Nous limiterons notre propos aux vertus acquises, qui sont des vertus morales naturelles ou humaines. Quatre d’entre elles sont appelées vertus cardinales - prudence, justice, force et tempérance - car toutes les autres y sont rattachées : soit parce qu’elles sont nécessaires au bon développement d’une vertu cardinale, soit parce qu’elles sont d’un type différent mais subordonnées à une vertu cardinale, soit parce qu’elles leurs sont annexes.
On peut remarquer que, jusqu’ici, nous n’avons pas évoqué le terme de vertu sociale. Au sens strict, une telle vertu n’existe pas. L’adjectif est utilisé pour souligner le rôle que jouent certaines vertus dans le service des autres et de la société. Personnellement, je crois qu’établir une distinction entre individu et société peut prêter à confusion car la société n’existe qu’en fonction des personnes qui la constituent et la personne est un être social ayant besoin des autres. C’est pourquoi nous préférons qualifier toutes les vertus de sociales, même si l’une ou l’autre d’entre elles a une connotation plus sociale. Ainsi nous parlerons d’un ensemble de vertus qui aide chaque personne à être plus maîtresse d’elle-même pour mieux servir les autres.
Il me semble que tous les parents aimeraient voir leurs enfants ordonnés, généreux, sincères, responsables, loyaux, mais la différence est grande entre le désir confus qui se reflète dans l’expression “Ah si seulement...” et un résultat désiré, prévu et, au moins en partie, accessible (définition d’un objectif). Pour que l’éducation des vertus humaines chez les enfants soit effective, elle doit supposer une intention délibérée des parents, qui doivent donc être convaincus de leur importance.

Pourquoi faut-il s’intéresser aux vertus ?

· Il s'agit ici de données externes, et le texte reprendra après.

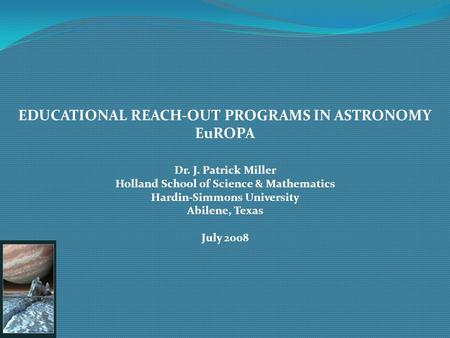 EDUCATIONAL REACH-OUT PROGRAMS IN ASTRONOMY EuROPA Dr. J. Patrick Miller Holland School of Science & Mathematics Hardin-Simmons University Abilene, Texas.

Nous avons dit, dans le prologue, que la famille est une organisation naturelle dont les relations touchent au plus profond de chaque personne : son intimité.
C’est précisément pourquoi, dans la famille, la personne est acceptée telle qu’elle est, plus pour ce qu’elle est que pour ce qu’elle fait. Dans les autres structures de la société, nous remarquons que les personnes sont acceptées d’après la manière dont elles remplissent leur fonction. Par exemple, le joueur de football est accepté s’il met des buts, et rejeté dès qu’il n’en met plus. A l’école, en principe, l’élève est accepté dans la mesure où il étudie, rejeté s’il ne le fait pas. Dans la famille, au contraire, chaque membre est accepté pour ce qu’il est et ce qu’il a d’unique. L’établissement scolaire n’est pas une organisation naturelle mais culturelle et, à travers la culture, il soutient les parents dans la formation des élèves. Cependant les parents, en tant que premiers éducateurs de leurs enfants, et vivant avec eux au sein de l’institution naturelle qu’est la famille, doivent cultiver, dans l’éducation, ce qui lui est propre. Il s’agit concrètement de développer les bonnes habitudes que sont les vertus humaines. Il ne serait pas normal de déléguer cette fonction à l’établissement scolaire.
Cela constitue une raison importante pour se dédier intentionnellement au développement des vertus humaines, propre à la famille. Mais il faut aussi reconnaître que la maturité humaine - “laquelle se manifeste surtout dans une certaine stabilité d’esprit, dans la capacité de prendre des décisions pondérées et dans une façon droite de juger les événements et les hommes” - au niveau naturel, découle du développement harmonieux des vertus humaines. Pour être encore plus précis, l’ “idéal” - qui n’est pas réaliste - serait que les enfants arrivent à l’école avec toutes les vertus si bien développées qu’il suffirait simplement de les aider à intérioriser la culture. Comme nous sommes loin de la réalité, l’école se contente de compléter le travail des parents, qui reste primordial.
D’autre part, ayant parlé d’”objectifs”, ce livre peut paraître très technique. Il n’en est rien. Les objectifs ne supposent pas tant une formulation écrite ou une planification d’activités, que la volonté de s’efforcer à les atteindre. Si cette volonté fait défaut, l’objectif cesse automatiquement d’en être un pour rejoindre le domaine du rêve. Il sera parfois utile de formuler un objectif par écrit ou de planifier des activités en vue d’obtenir certains résultats, mais l’essentiel est dans la volonté que l’on met à atteindre les objectifs fixés.
Retenons que, pour éduquer les enfants aux vertus humaines, les parents vont plus volontiers profiter du quotidien vécu en famille que planifier des activités. Mais pour renforcer l’aspect intentionnel de cette éducation, ils peuvent réfléchir sur deux aspects constitutifs de la vertu : l’intensité avec laquelle on la vit et la droiture d’intention qu’on y met.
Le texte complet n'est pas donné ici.